→ To be done:
List each line in the records below that contains the word "camera", treating uppercase and lowercase as different.

→ Provided data:

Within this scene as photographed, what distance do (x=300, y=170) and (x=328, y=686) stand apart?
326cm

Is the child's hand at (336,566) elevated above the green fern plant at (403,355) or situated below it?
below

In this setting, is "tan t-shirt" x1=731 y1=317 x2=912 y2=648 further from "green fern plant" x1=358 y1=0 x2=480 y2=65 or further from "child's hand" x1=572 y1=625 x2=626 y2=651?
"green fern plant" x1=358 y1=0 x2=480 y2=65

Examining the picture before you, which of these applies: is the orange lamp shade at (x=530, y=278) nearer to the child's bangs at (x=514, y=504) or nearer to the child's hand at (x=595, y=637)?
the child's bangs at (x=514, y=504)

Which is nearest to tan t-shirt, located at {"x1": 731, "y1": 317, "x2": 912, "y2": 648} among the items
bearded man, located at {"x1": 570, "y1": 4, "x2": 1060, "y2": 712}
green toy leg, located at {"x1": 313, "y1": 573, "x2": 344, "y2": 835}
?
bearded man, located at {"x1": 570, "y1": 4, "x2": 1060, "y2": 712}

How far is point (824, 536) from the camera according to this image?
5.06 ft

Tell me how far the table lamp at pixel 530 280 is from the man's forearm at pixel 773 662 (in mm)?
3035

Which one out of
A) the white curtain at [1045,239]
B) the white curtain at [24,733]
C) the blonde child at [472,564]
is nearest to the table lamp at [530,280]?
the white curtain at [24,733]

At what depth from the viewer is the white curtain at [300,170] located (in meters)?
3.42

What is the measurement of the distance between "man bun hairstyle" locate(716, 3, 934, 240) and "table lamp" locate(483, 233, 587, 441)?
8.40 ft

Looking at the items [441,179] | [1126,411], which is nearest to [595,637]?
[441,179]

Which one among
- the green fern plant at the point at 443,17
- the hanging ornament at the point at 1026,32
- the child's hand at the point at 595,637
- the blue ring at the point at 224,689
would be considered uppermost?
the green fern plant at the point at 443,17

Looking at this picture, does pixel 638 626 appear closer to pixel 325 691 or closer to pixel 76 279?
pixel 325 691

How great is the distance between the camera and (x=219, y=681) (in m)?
...
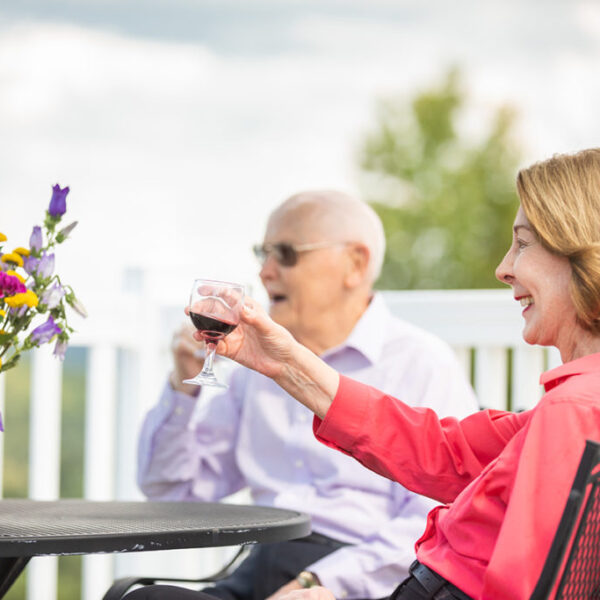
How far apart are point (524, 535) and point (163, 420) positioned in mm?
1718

→ Response:
How far is point (824, 536) from the camera according to this image?
How great is the distance between the camera and (x=219, y=681) (in m)?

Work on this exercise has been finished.